**Supplied entries**
········

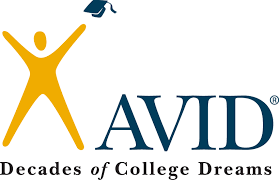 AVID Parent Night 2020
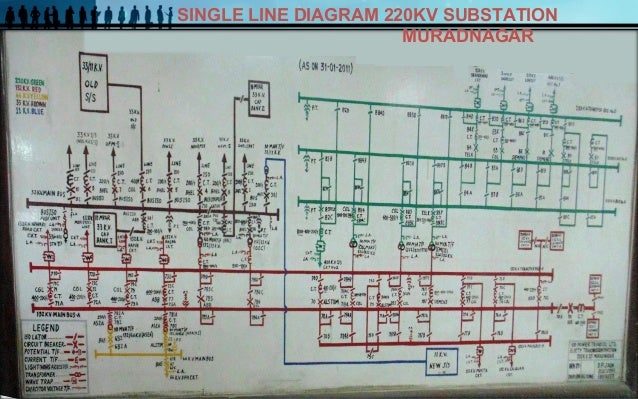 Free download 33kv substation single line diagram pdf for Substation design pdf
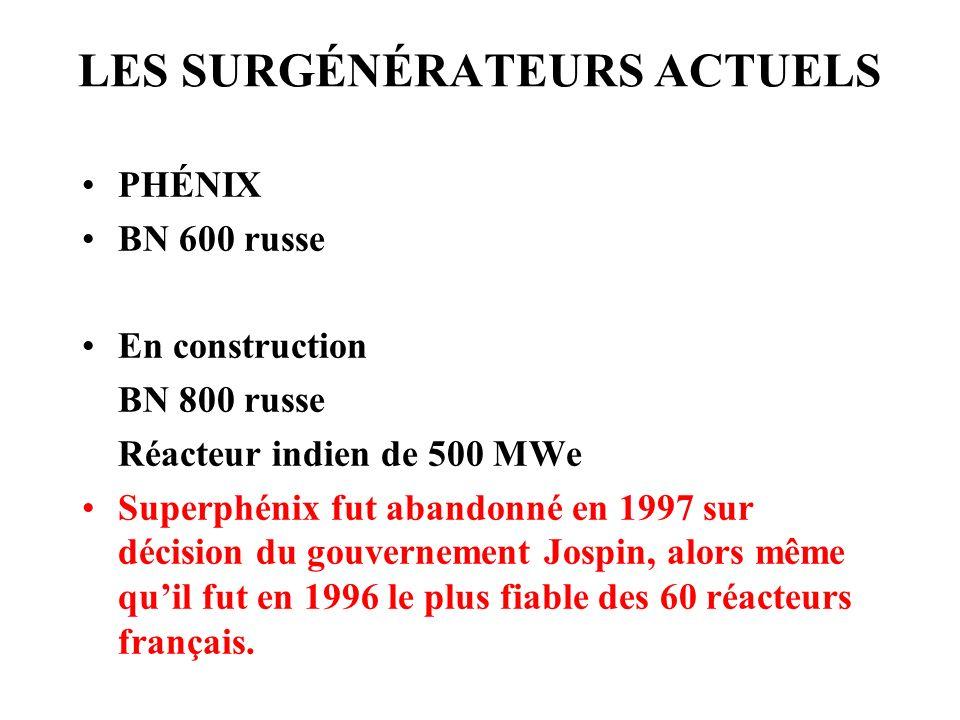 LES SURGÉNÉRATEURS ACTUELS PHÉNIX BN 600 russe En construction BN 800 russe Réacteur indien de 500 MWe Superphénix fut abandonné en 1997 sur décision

········

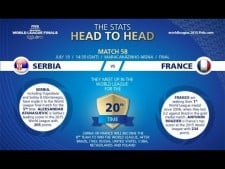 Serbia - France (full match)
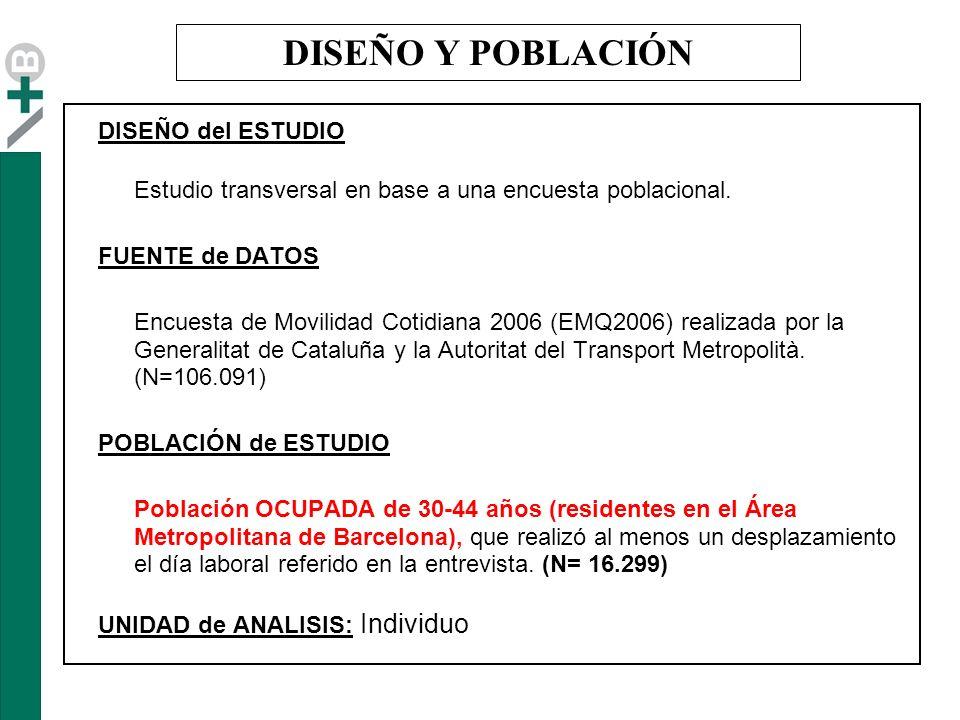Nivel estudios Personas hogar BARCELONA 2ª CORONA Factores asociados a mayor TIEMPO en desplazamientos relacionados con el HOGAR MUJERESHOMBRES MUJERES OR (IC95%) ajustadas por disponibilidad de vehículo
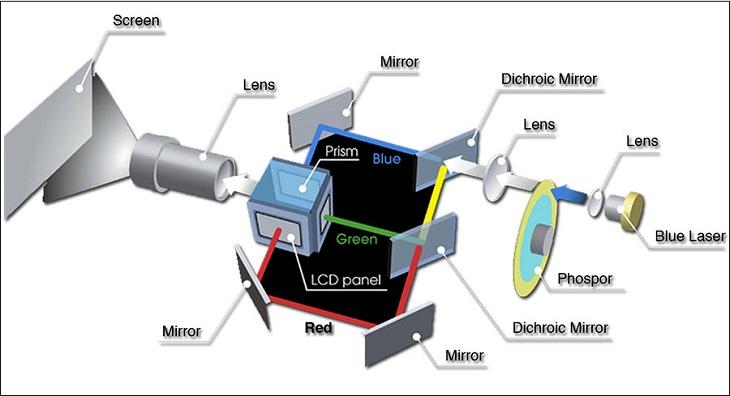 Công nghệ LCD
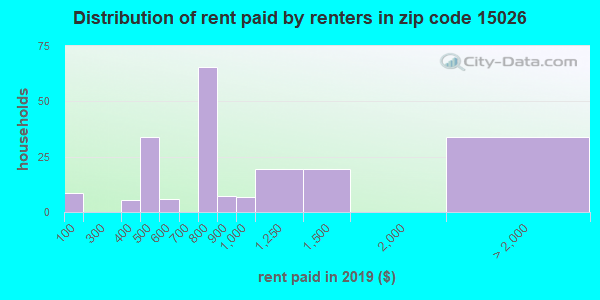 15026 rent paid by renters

········

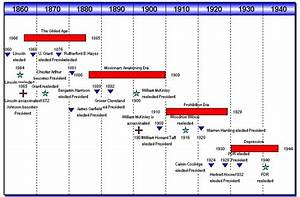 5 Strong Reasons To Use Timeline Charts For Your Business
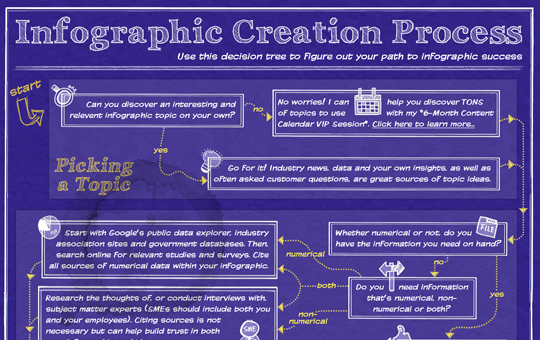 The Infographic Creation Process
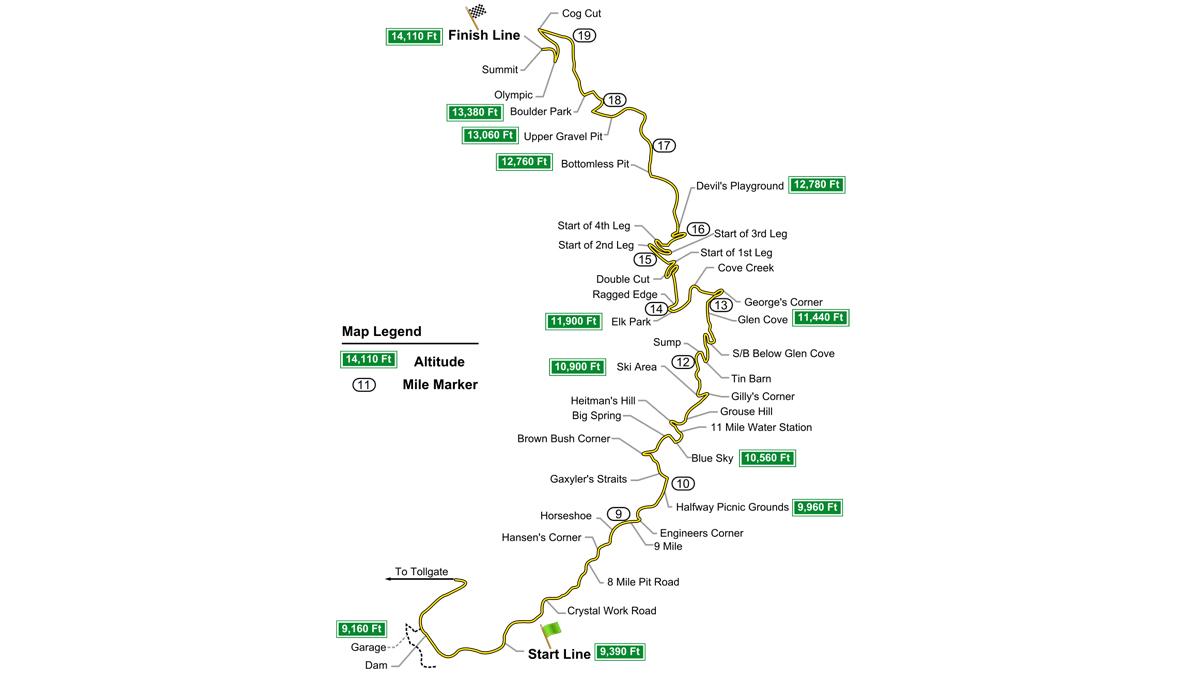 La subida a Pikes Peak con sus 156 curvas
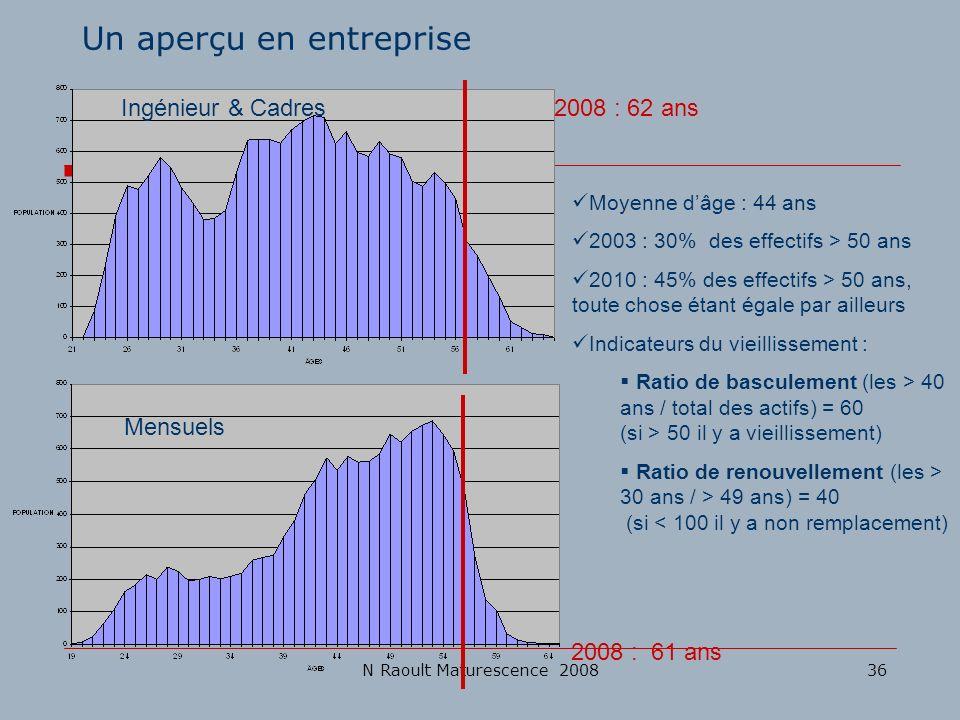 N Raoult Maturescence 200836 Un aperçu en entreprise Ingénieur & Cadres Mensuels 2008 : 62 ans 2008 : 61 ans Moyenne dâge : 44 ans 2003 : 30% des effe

········

**Work to be completed**
Above, find the line holding "AVID Parent Night 2020" and the line holding "LES SURGÉNÉRATEURS ACTUELS". Print exactly those two lines and every line between them, but no pictures.

**Worked solution**
 AVID Parent Night 2020
 Free download 33kv substation single line diagram pdf for Substation design pdf
 LES SURGÉNÉRATEURS ACTUELS PHÉNIX BN 600 russe En construction BN 800 russe Réacteur indien de 500 MWe Superphénix fut abandonné en 1997 sur décision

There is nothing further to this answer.